- _Text for analysis_:

◇ ◇ ◇ ◇ ◇ ◇ ◇

- Portrayed by: Gabrielle Christian
- First appearance: "Secret Truths"
- Last appearance: "On the Precipice"
- Appears on: whole series

= Spencer Carlin =

Fictional character from the television series South of Nowhere

Spencer Carlin is a fictional character from South of Nowhere, a television series produced by Noggin LLC for its teen block, The N. Spencer attends King High, the central setting for the show. She is portrayed by Gabrielle Christian, and has a tempestuous romantic relationship with Ashley Davies. She was included in AfterEllen.com's Top 50 Favorite Female TV Characters.

==Background==
Actress Gabrielle Christian was immediately noted by South of Nowhere casting directors as having significant chemistry with costar Mandy Musgrave when both went in to audition for the series. This led to the producers pairing the two as their main lesbian romance of the show. The relationship is often seen as unpredictable, with Spencer and Ashley going through periods where they need to be away from each other. Christian detailed, "I think like most high school relationships, even though Ashley and Spencer usually end up coming back to each other, there are periods where Ashley makes a wrong decision and Spencer makes a wrong decision and we take our little breaks."

◇ ◇ ◇ ◇ ◇ ◇ ◇

- _Exercises to complete_:
1. Echo the passage of the Spencer Carlin article starting with "- Appears on: whole" and going on through "Female TV Characters.".
2. Carry on the Spencer Carlin article from its last sentence.
The lines after this point have nothing to do with the Spencer Carlin article.

- _Given data_:
◇ ◇ ◇ ◇ ◇ ◇ ◇

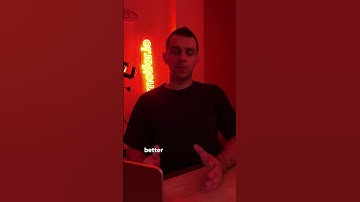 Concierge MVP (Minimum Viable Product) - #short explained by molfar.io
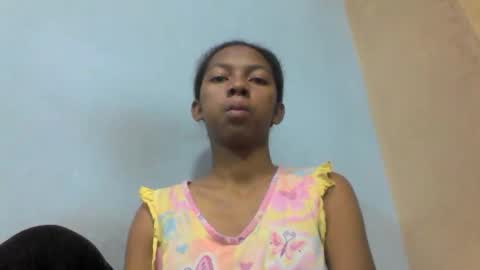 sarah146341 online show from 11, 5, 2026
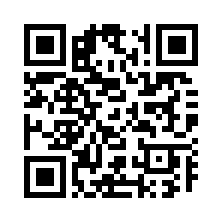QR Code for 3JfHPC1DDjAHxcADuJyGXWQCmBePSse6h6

◇ ◇ ◇ ◇ ◇ ◇ ◇

- _Solved problems_:
1.
- Appears on: whole series

= Spencer Carlin =

Fictional character from the television series South of Nowhere

Spencer Carlin is a fictional character from South of Nowhere, a television series produced by Noggin LLC for its teen block, The N. Spencer attends King High, the central setting for the show. She is portrayed by Gabrielle Christian, and has a tempestuous romantic relationship with Ashley Davies. She was included in AfterEllen.com's Top 50 Favorite Female TV Characters.

2.
Ashley gives Spencer a different outlook on life and teaches her to be more independent. Spencer subsequently learns how to be strong and not so repressed all the time, and how to make decisions for herself instead.

"She definitely becomes a lot more confident and more determined to figure out where she's going with her future and figure out what she's going to do with her life," Christian stated. "And with that goes learning the independence of what she's going to do — with or without a relationship. And it's what every high school senior goes through, which I really like because it's a totally different route for Spencer."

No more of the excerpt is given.